What we really want is confidence.

Confidence is to arrogance what humility is to self-deprecation. They are the purer, higher forms of those distorted caricatures. Arrogance and self-deprecation simply cannot co-exist; confidence and humility can and should.

The problem is that it is easy for people who have long worked for narcissists to know. It is harder to recognize it in someone you’ve only recently met and neither is it easy for arrogant managers to spot it in themselves. So here are four telltale signs:

Confidence wants to be surrounded by smarter people; arrogance does not.

They say that if you are the smartest person in the room you are in the wrong room. The confident manager will agree. For him or her it is like playing tennis; you get the best game from playing someone slightly better than you are and you crave those opportunities.

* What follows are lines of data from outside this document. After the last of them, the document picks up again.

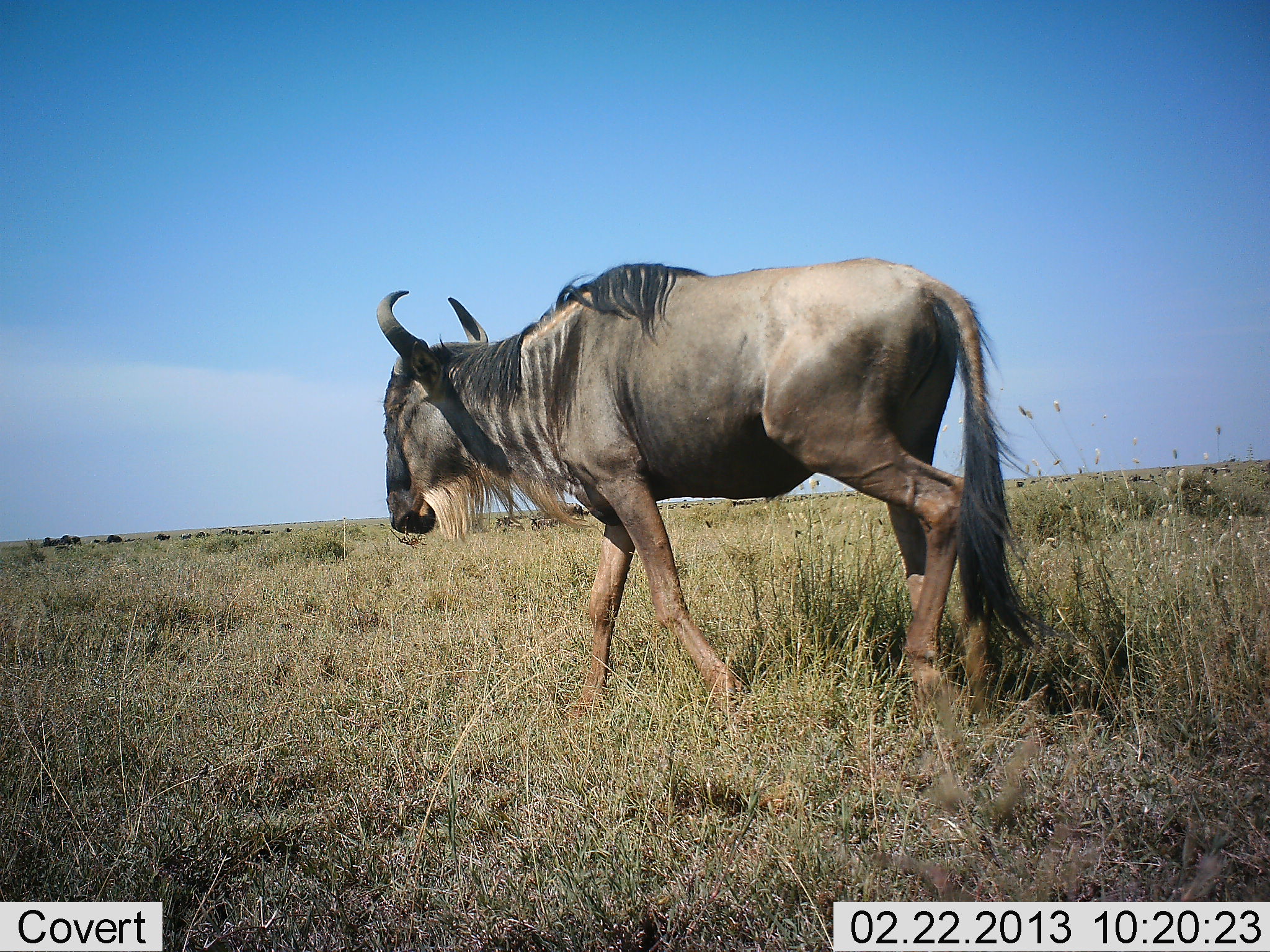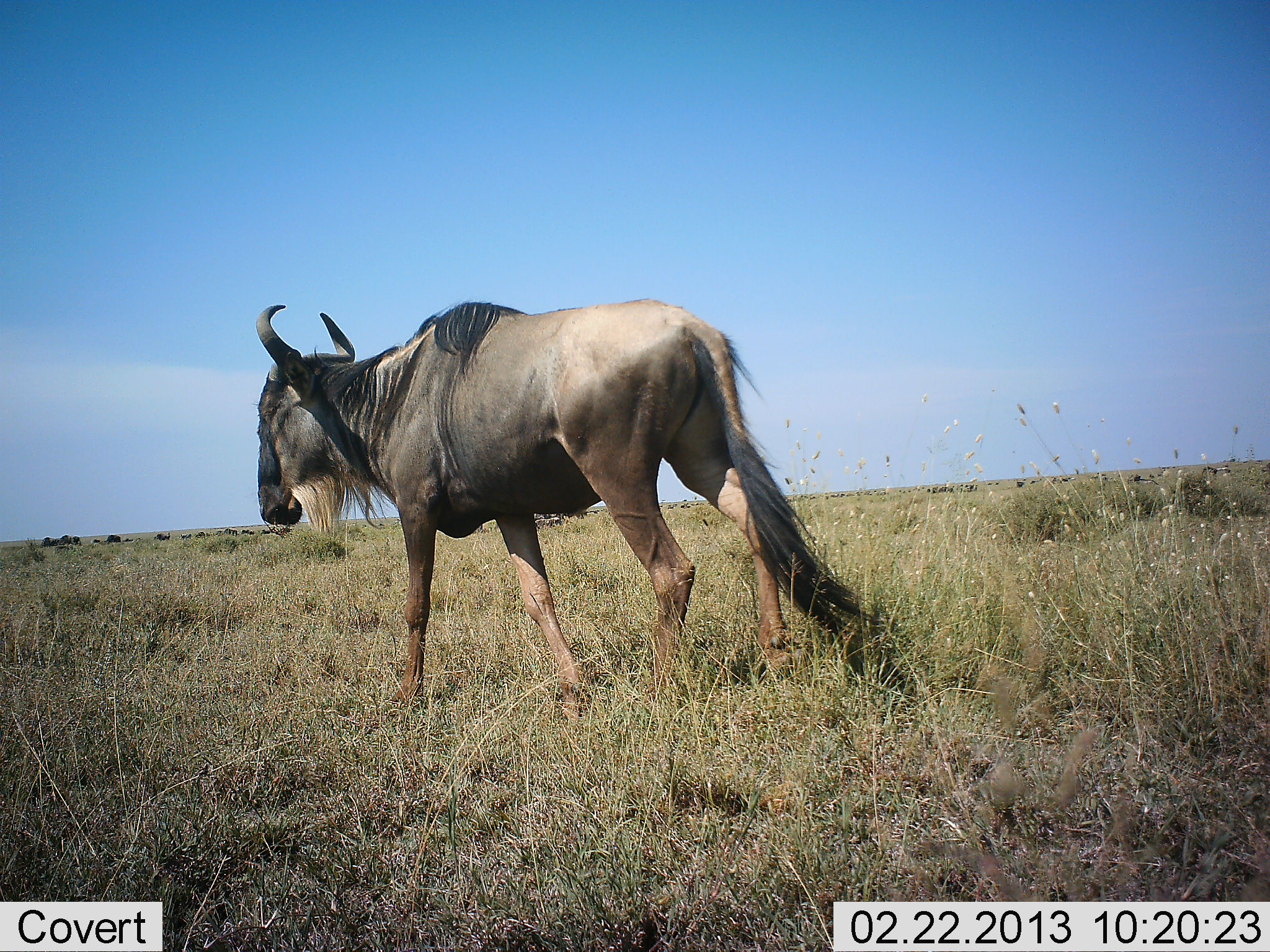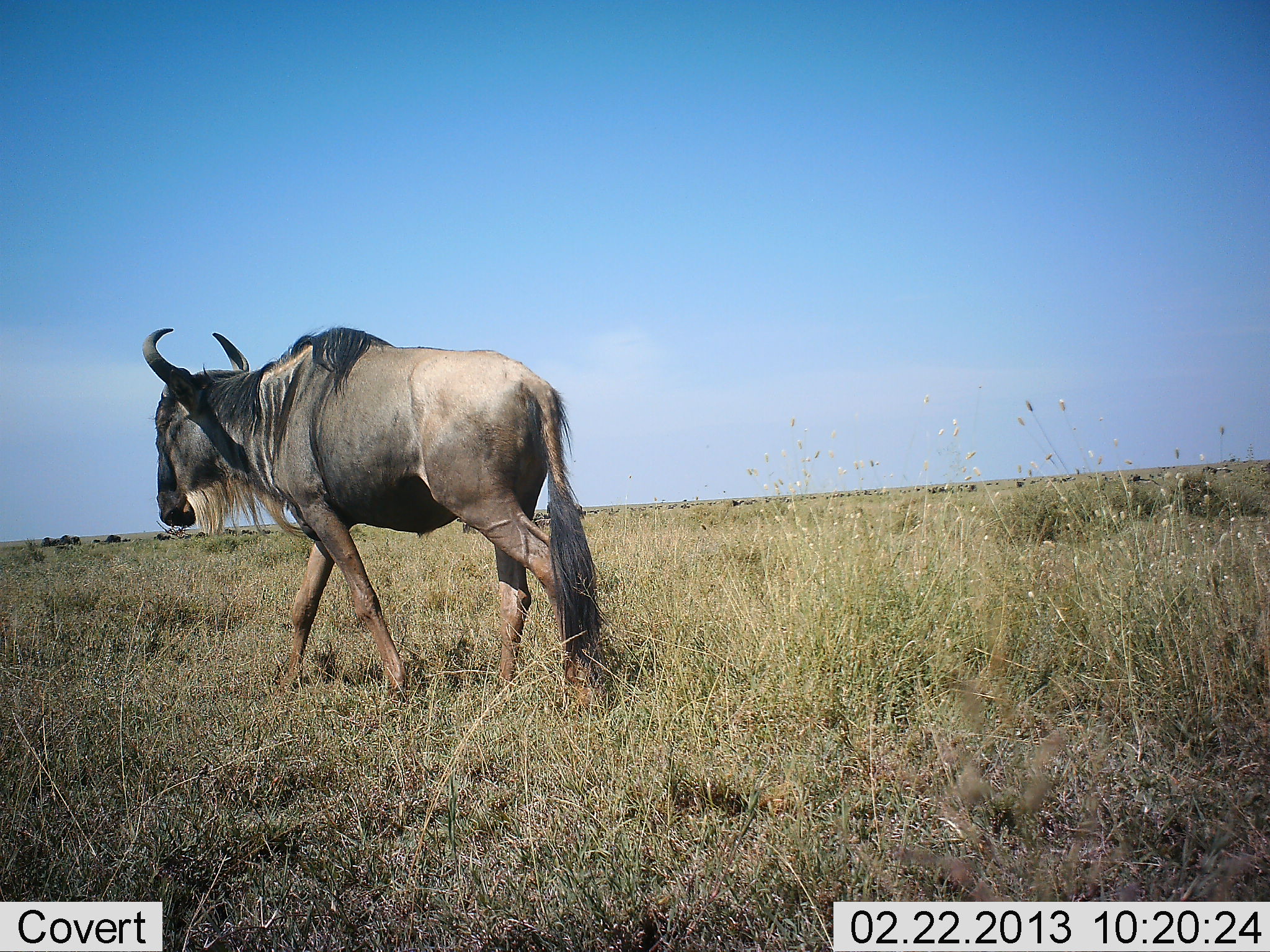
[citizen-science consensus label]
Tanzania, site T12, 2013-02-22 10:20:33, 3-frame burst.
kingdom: Animalia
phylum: Chordata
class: Mammalia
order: Artiodactyla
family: Bovidae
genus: Connochaetes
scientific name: Connochaetes taurinus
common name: blue wildebeest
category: wildebeest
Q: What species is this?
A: Wildebeest (blue wildebeest) (Connochaetes taurinus).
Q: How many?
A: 1.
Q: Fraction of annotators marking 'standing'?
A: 0%.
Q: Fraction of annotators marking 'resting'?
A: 0%.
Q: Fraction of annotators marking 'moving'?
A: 100%.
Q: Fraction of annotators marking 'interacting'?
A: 0%.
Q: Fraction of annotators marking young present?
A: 0%.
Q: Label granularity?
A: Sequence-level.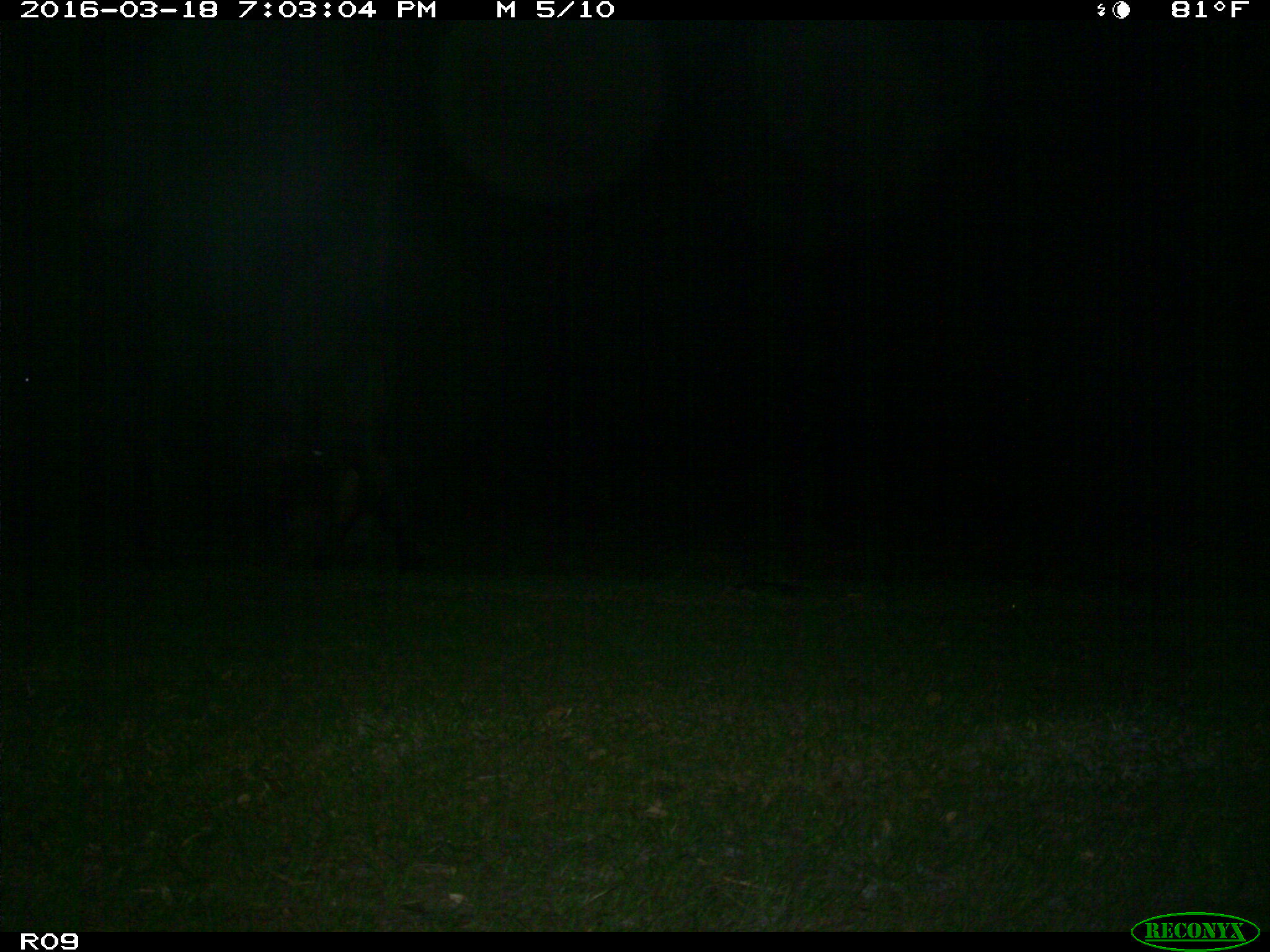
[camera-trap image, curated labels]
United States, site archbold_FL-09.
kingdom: Animalia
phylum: Chordata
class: Mammalia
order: Artiodactyla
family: Bovidae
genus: Bos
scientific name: Bos taurus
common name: domestic cow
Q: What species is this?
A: Bos taurus (domestic cow).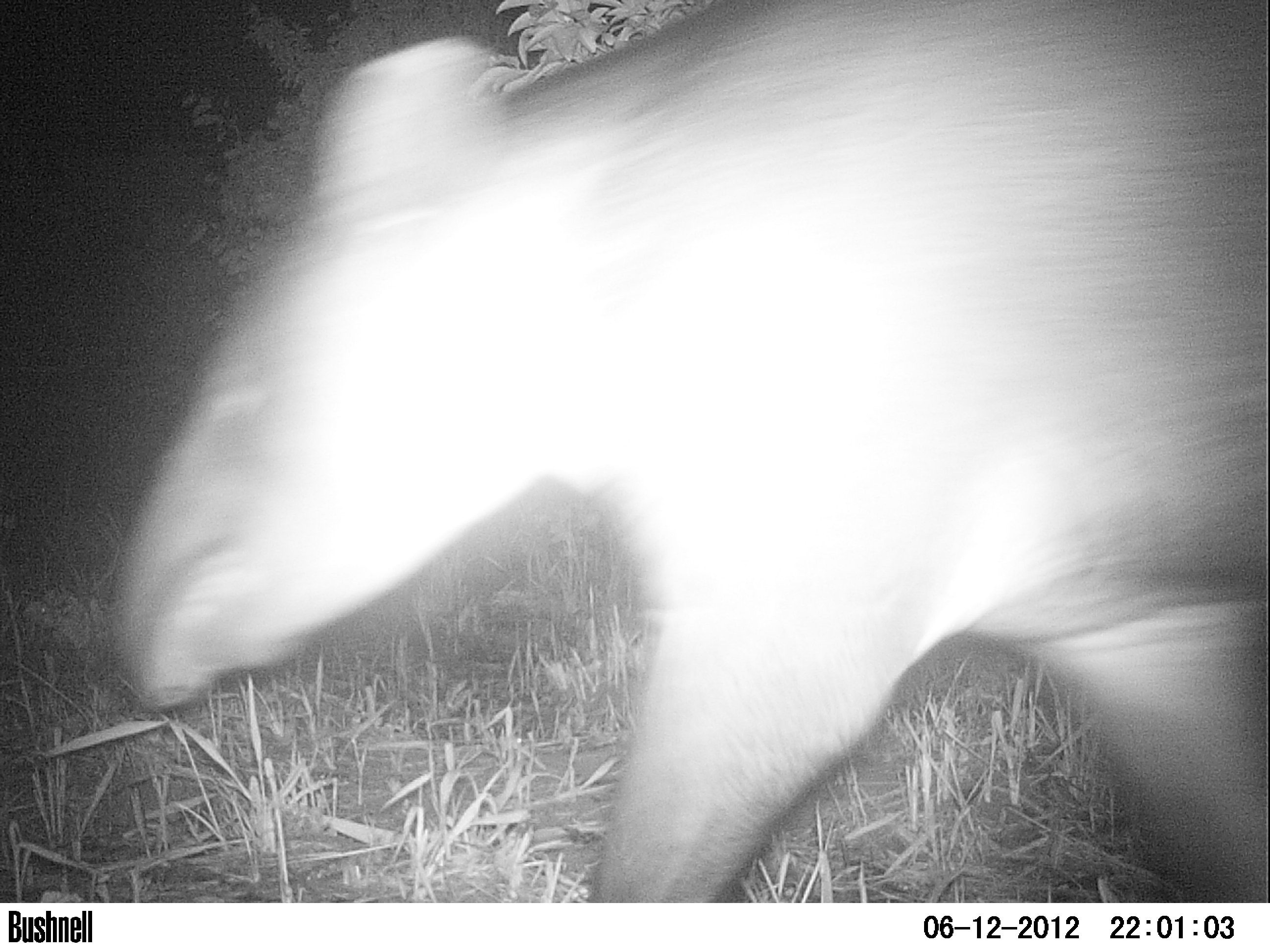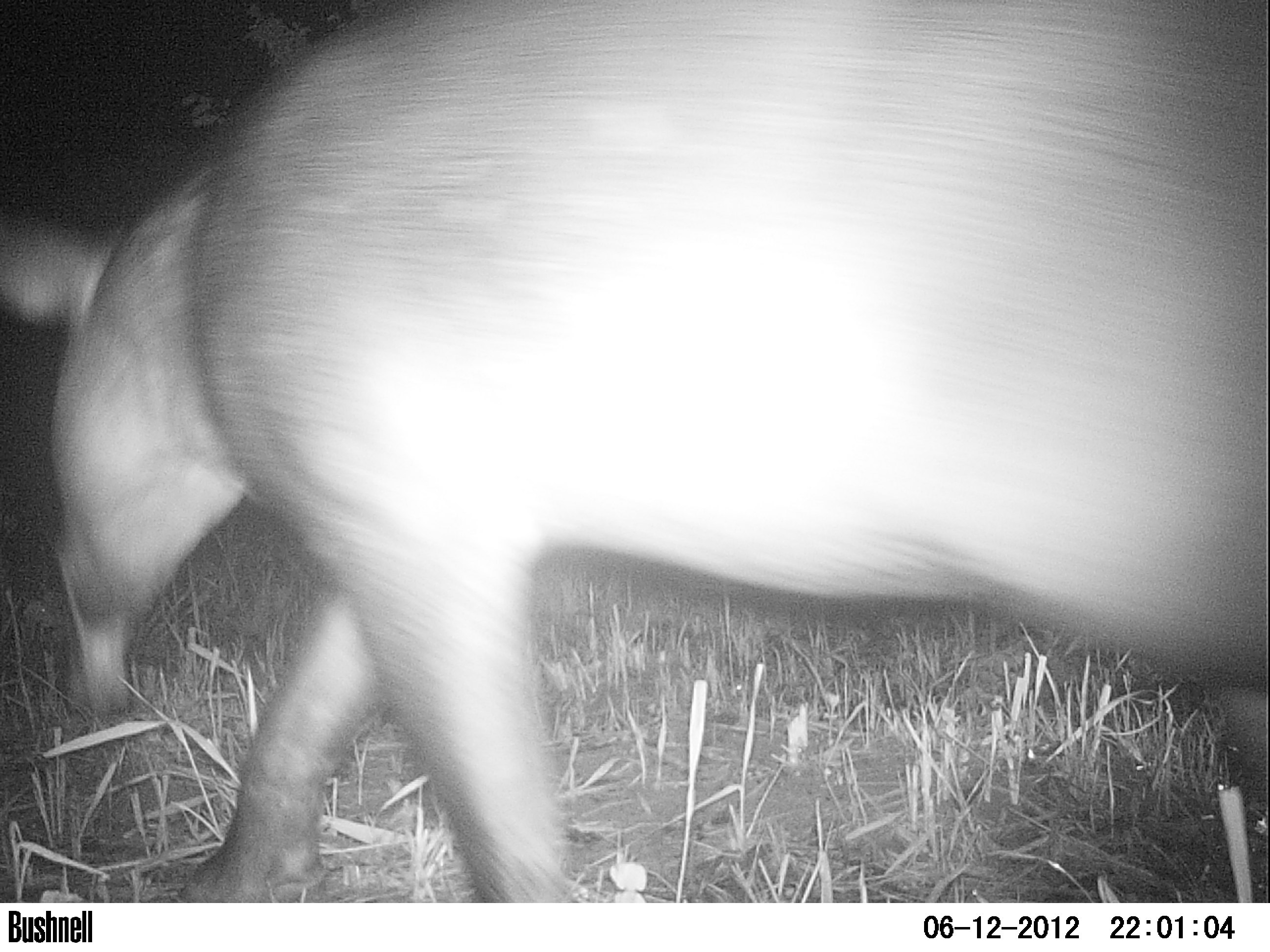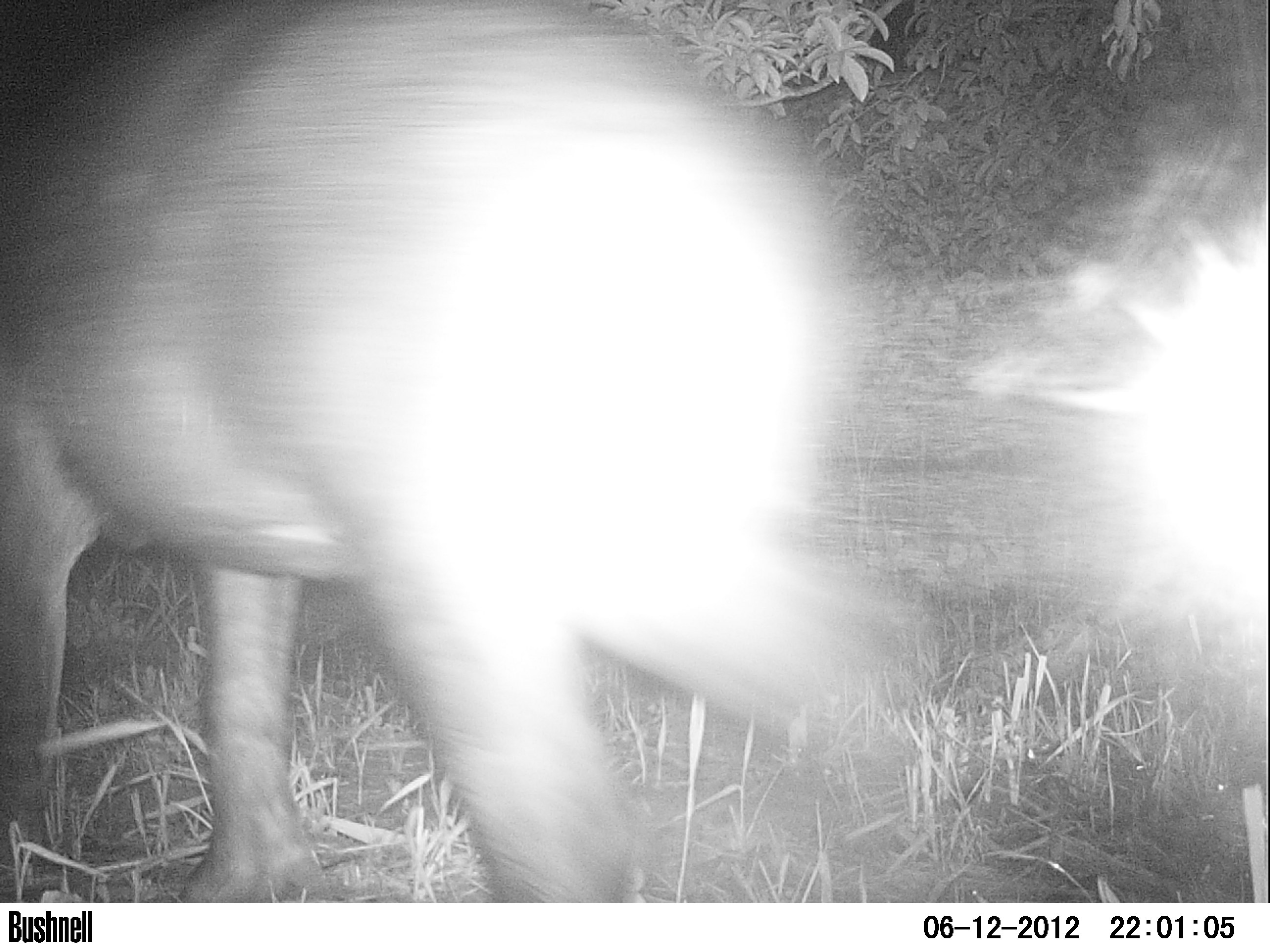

Confidence appreciates dissent; arrogance despises it.

There’s an old adage that if two business colleagues always agree then one of them is unnecessary. When a thoughtful, well-intentioned objection is raised to his ideas the confident manager’s ears perk up; the arrogant manager’s defenses do.

Confidence attracts; arrogance repels.

It is no easy thing to tell a truly arrogant person that he is one, so if you are uncertain about yourself it is probably useless to ask your colleagues. Rather look at your employee retention rate and what interest you generate for positions reporting to you. People want to work around confidence.

Confidence views teaching and learning as two equal obligations.

This is the single surest sign of a truly confident person. He teaches and learns with equal enthusiasm. The confident leader knows that he has much to offer and it is his responsibility to provide insight and direction, but he also knows that he has much yet to learn and is eager for the knowledge and experience of his professional and personal community.

It comes down to the fact that a powerful leader is one who is not only capable, but whose self-image is aligned with that capability, not higher, and not lower. In the 1960’s crusty actor Walter Brennan starred in a short-lived cowboy series called “The Guns of Will Sonnett”. Brennan’s character was the patriarch of a family of accomplished gunslingers. Brennan would calmly insist he was the fastest gun of all with what became the show’s catchphrase:  “No brag. Just fact.”

That’s what we want in our boss, or parent, or leader of any sort. No brag. Just fact.